While having clinical implications, there is potential public health benefit in identifying a cluster of HIV transmission [43]. Although the limitations of phylogenetic analysis include the inability to attribute directionality of a transmission event [44, 45], highly related viral sequences may correlate with shared social or risk-behaviour patterns [46]. If a cluster of related infections goes unrecognized by public health, an opportunity may be lost to mitigate ongoing transmission; especially originating from those individuals recently infected or from those not yet diagnosed.

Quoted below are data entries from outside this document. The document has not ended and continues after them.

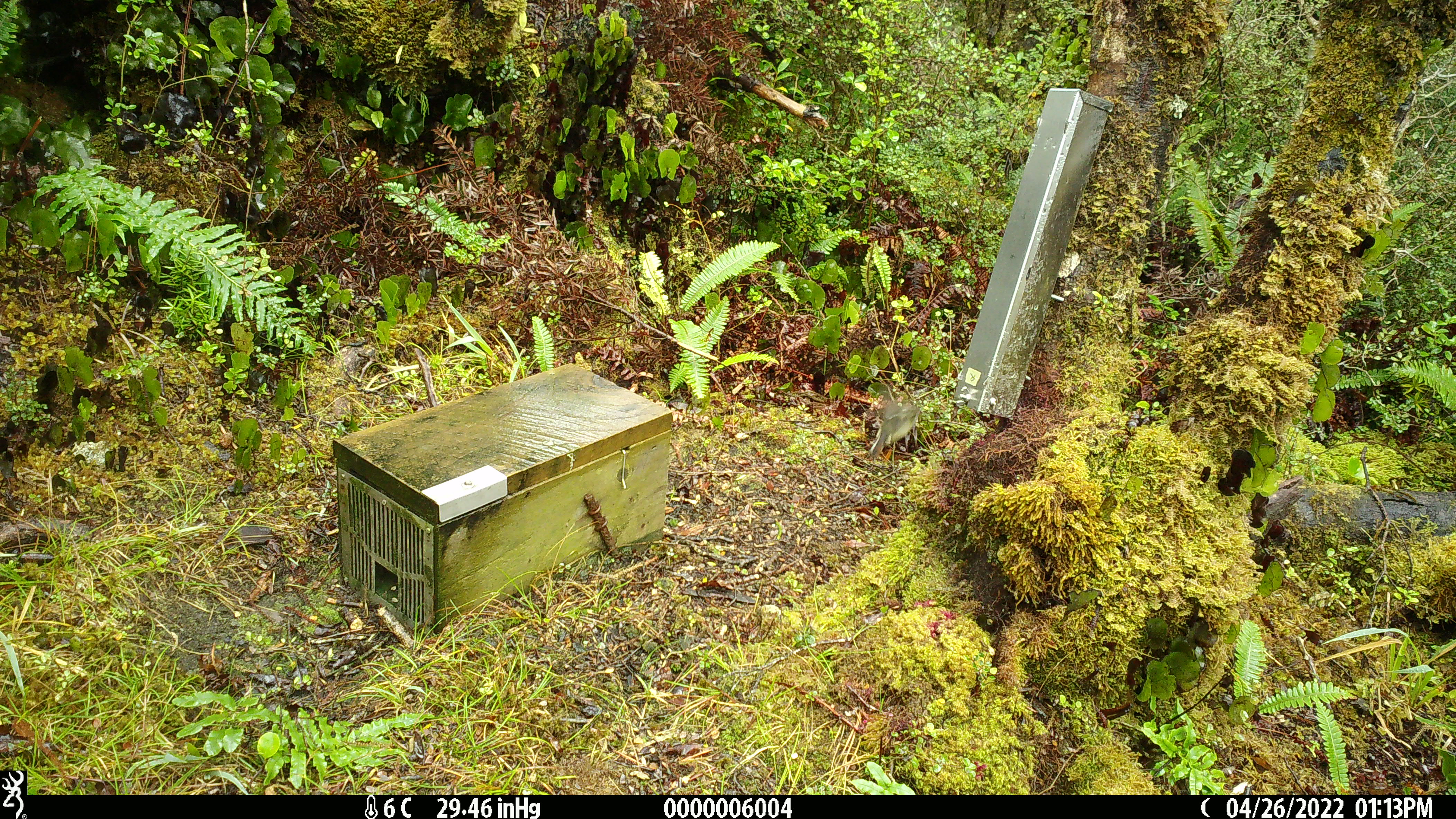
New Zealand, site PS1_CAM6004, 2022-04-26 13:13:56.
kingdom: Animalia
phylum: Chordata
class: Aves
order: Passeriformes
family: Petroicidae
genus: Petroica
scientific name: Petroica macrocephala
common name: tomtit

Public health education within the communities in which higher HIV TDR is found, more frequent testing of those within those communities and appropriate and early treatment are all public health interventions can reduce transmission and improve the outcomes within that community. From the outcome perspective, it is extremely important to understand the reasons for successes and failures of public health interventions. An occult transmission cluster, reflecting a negative result such as incident infection or drug resistance, can negatively bias the interpretation of a program that is actually effective. Studies are underway to examine how best to balance the use of phylogenetics in public health investigations with individual privacy [47].

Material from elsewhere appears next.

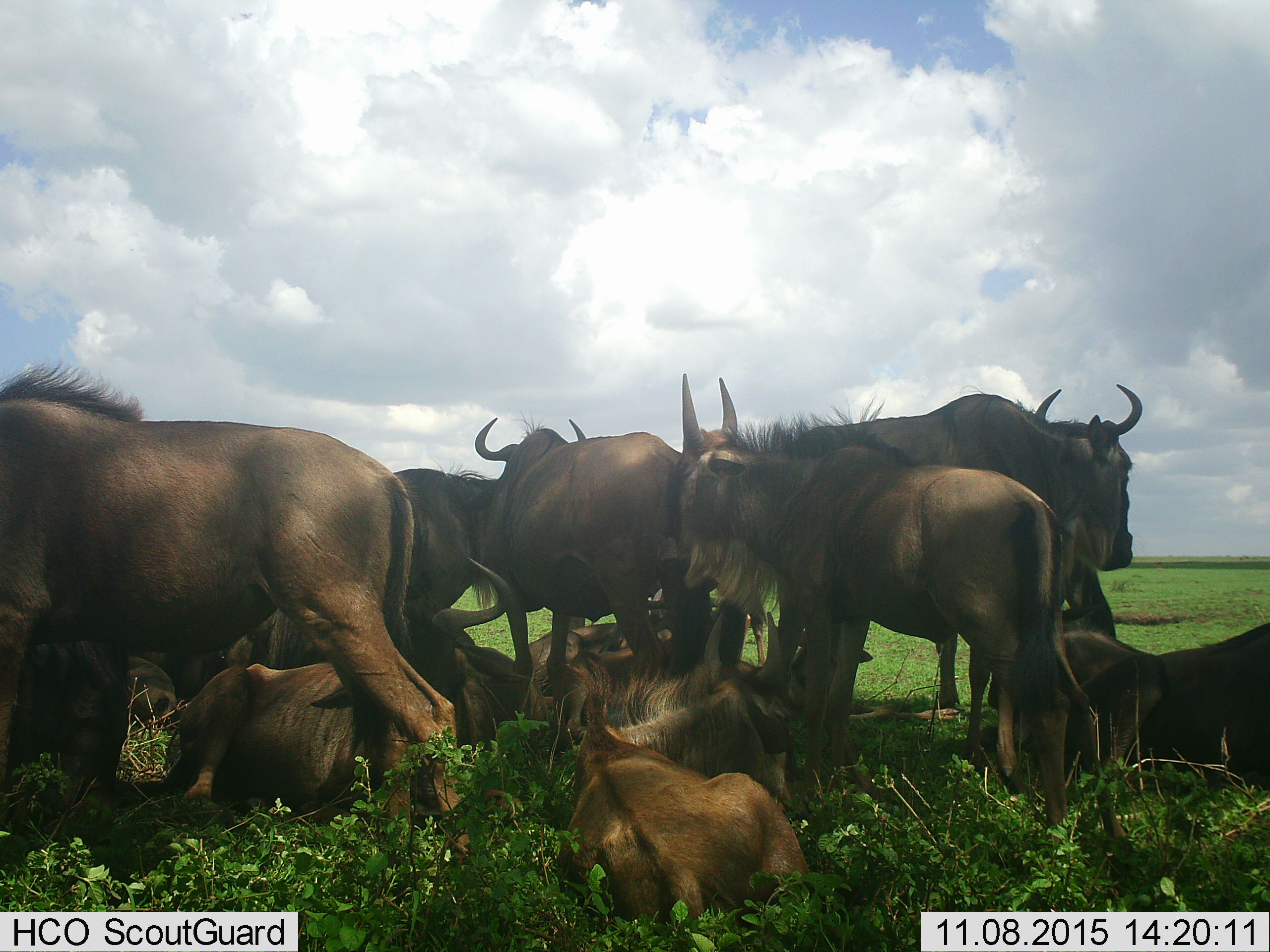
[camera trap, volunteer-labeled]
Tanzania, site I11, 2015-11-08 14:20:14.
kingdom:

There are some limitations to be considered in this study. Nearly 90% of the specimens that contained drug resistance were obtained less than 6 months after diagnosis while only 63% of the specimens without TDR were collected in the same timeframe. While our evaluation of TDR may be biased toward identifying less durable mutations the D67N/K219Q, which represented the majority of our TDR, has a low fitness cost and should be durable. The over-representation of these mutations among those recently diagnosed is likely consistent with the mutations acting as a marker for recent cluster formation. While we were diligent in identifying all new patients seen at the largest HIV referral center in Ottawa, there is the possibility of sample bias due to the unavailability of genotypes from some patients. Consequently, even though our cohort appears to be statistically representative of the epidemic in Ontario, our findings on TDR are valid only for the sub-populations seen at the Ottawa Hospital. This sample bias may also affect the depth of sampling in the phylogenetic analysis resulting in the possibility that the clustering of the D69N/K219Q mutations among MSM may be more widespread. Although our study possesses the theoretical limitations associated with sample bias, it is precisely these “limitations” that exposed the divergent TDR trends among our clinic sub-populations. Indeed, similar disparities in DR surveillance patterns have been observed in bacterial infections resulting in a similar call for local surveillance [48].

Conclusion

We have shown that analysis of HIV genotypes, at the local level, reveals patterns of DR that are distinct from those described in surveillance reports encompassing larger geographic areas. Local molecular epidemiological analysis of these genotypes may provide insight into the reasons why these HIV DR patterns differ and expose occult infection clusters. Using the model for antibiotic resistance surveillance, collecting and analyzing HIV TDR data at the clinic level and then collating these results at provincial and national levels would both optimize patient care and provide more complete surveillance [23]. Finally, local phylogenetic analysis of clinical specimens may provide public health with additional tools for outbreak investigations.